Ciconiidae kerosenus (dénomination scientifique latine) est une experte du vol assoupi : les hémisphères droit et gauche de son cerveau passent au repos pendant que le cortex frontal continue d'activer ses membres ailés. Elle peut ainsi parcourir plusieurs centaines de kilomètres sans encombre. Pendant le sommeil profond, c'est le lobe pré-cortical qui prend le relais. Son corps n'est alors mû que par automatisme, et la cigogne fringante voyage de jour comme de nuit. Notre globe-trotteuse maintient ainsi un vol stable, et un cap sûr, même profondément endormie.

Les scientifiques savent depuis longtemps que de nombreuses espèces migratrices ont une boussole biologique, leur permettant de se diriger et de mémoriser quasi instinctivement les itinéraires. Mais l'ornithologue américain Richard Whitaker* a prouvé en 1996 que la cigogne fringante allait plus loin : sa boussole est si performante que Whitaker parle de « biological GPS », capable de lui faire éviter le mauvais temps et de signaler les zones de restauration.

Non contente de ses performances, et toujours selon Whitaker, qui a suivi un groupe de ces échassiers pendant 8 mois*, la fringante blanche bénéficie également d'une horloge biologique (« biological clock ») : elle peut caler ses vols assoupis avec les prévisions météorologiques et programmer un réveil au survol de points d'intérêt.
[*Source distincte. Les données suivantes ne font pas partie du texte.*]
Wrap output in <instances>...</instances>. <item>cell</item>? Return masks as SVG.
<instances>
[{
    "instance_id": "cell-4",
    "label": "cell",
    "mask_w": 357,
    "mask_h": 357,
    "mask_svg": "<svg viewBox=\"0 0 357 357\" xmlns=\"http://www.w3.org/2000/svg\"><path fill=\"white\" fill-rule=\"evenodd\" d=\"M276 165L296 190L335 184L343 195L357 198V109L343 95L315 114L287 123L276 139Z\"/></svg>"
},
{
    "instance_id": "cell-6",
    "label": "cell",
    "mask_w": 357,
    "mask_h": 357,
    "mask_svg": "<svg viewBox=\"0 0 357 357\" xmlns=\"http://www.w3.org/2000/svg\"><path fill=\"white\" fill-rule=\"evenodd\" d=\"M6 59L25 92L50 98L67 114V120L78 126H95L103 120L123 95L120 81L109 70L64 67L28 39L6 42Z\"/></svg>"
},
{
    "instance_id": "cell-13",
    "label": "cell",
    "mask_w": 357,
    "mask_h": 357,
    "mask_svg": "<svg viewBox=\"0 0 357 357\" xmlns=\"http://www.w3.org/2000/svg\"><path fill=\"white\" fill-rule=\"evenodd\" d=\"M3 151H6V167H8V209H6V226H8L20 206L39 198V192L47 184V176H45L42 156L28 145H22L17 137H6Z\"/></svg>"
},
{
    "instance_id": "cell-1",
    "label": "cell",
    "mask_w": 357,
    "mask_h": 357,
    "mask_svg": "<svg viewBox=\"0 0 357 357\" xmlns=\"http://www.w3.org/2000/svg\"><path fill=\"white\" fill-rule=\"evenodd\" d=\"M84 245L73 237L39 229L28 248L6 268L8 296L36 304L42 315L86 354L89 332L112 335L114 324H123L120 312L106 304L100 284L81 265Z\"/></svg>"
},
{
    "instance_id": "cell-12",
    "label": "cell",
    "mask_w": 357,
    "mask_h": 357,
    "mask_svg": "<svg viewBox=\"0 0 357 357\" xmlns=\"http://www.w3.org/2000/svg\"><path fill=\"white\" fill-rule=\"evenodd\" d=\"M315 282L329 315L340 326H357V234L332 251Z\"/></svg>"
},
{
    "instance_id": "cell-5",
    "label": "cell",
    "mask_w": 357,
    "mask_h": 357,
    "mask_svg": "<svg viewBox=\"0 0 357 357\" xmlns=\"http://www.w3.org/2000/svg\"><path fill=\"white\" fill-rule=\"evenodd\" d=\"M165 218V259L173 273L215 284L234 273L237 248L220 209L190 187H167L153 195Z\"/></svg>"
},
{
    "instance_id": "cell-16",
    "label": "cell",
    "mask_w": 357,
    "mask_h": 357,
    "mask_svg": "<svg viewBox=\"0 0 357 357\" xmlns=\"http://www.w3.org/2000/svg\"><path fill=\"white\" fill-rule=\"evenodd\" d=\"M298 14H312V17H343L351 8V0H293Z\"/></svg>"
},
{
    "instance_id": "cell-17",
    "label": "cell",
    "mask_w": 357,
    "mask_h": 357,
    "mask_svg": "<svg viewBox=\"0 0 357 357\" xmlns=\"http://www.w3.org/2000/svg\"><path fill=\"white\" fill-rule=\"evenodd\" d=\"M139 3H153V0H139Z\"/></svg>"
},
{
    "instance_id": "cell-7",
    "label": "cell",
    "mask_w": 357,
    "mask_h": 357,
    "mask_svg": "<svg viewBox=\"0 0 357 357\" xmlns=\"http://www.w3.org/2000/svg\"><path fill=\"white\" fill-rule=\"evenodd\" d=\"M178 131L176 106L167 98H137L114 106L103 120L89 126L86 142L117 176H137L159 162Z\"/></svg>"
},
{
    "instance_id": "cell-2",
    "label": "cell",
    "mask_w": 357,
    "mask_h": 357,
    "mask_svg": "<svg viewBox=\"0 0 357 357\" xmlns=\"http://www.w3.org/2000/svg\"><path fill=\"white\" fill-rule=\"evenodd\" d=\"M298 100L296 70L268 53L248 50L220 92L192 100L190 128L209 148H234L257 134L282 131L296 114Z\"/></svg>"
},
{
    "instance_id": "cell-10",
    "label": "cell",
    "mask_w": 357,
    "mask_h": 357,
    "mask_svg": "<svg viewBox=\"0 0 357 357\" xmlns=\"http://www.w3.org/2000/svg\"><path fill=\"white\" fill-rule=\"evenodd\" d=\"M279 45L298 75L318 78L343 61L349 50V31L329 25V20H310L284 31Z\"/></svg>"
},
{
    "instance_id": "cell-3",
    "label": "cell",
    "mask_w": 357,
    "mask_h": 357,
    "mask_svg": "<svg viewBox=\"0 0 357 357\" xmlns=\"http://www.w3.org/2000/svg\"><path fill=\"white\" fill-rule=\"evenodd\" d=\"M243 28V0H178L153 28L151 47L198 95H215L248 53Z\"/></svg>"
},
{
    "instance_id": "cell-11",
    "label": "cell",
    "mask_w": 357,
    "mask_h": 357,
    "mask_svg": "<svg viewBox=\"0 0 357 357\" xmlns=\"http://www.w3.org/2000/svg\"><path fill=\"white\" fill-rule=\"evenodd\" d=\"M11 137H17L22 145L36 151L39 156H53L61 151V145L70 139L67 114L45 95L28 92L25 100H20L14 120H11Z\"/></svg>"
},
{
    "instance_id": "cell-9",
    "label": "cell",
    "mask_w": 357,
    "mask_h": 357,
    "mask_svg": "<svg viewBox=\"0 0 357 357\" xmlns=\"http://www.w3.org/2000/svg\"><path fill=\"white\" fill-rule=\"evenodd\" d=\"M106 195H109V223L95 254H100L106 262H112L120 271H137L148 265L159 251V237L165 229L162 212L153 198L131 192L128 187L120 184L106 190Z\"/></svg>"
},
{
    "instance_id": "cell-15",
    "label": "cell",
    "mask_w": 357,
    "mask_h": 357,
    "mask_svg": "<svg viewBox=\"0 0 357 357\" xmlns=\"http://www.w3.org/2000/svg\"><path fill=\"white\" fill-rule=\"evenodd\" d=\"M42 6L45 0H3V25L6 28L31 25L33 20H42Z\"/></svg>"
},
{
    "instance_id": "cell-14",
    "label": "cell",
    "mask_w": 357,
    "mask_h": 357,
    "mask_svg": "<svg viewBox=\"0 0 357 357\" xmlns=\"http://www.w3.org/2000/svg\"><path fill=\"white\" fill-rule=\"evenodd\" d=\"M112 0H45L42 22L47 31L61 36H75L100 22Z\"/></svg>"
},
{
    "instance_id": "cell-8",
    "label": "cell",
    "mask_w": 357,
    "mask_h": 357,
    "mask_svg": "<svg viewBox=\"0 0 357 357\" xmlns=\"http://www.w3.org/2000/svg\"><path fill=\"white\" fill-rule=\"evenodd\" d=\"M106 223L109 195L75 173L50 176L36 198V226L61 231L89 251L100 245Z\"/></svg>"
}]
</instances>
C'est là une capacité unique dans le règne animal, qui place clairement la fringante au-dessus du lot.

Mais malgré ses capacités, la fringante blanche a tout de même un point faible: son estomac fragile! Durant ses voyages, sa curiosité l'emportant parfois, notre exploratrice peut s'aventurer à déguster des produits locaux (poissons exotiques, larves très exotiques, fruits trop exotiques...). En réalité, elle les supporte mal et tombe souvent malade. Ces problèmes de digestion peuvent considérablement ralentir les migrations, voire la forcer à faire demi-tour. Les fientes et vomissures des fringantes constipées sont reconnaissables à leur couleur verdâtre et à leur dispersion en projection.

En 2001, lors de l'International Ornithological Congress, Richard Whitaker a émis l'hypothèse que ces projections nauséabondes étaient identifiables par les autres individus, qui pouvaient ainsi se détourner de certains aliments trop épicés. Soit une forme de reconnaissance fécale, encore à vérifier, et qui fait le régal des spécialistes.

* après quelques jours de vol/pendant 8 mois : en 1995, l'ornithologue américain Richard Whitaker a suivi un groupe de cigognes fringantes en ULM pendant 8 mois. Un film était d'ailleurs prévu, sponsorisé par Boeing, mais le projet s'est finalement crashé. Les notes de Whitaker constituent cependant une source d'informations précieuses sur les migrations des fringantes.
* Richard Whitaker : il s'agit bien du frère jumeau de l'acteur américain Forest Whitaker! Une légende hollywoodienne veut que Richard ait subrepticement remplacé Forest sur plusieurs scènes du film Bird, de Clint Eastwood, en 1988. S'étant partagés le cachet de l'acteur, Richard a pu reprendre ses études en éthologie, et y voyant un signe, se spécialiser en ornithologie. 10 ans plus tard, Richard Whitaker sera consultant sur le film Ghost dog, de Jim Jarmusch (les scènes avec les pigeons).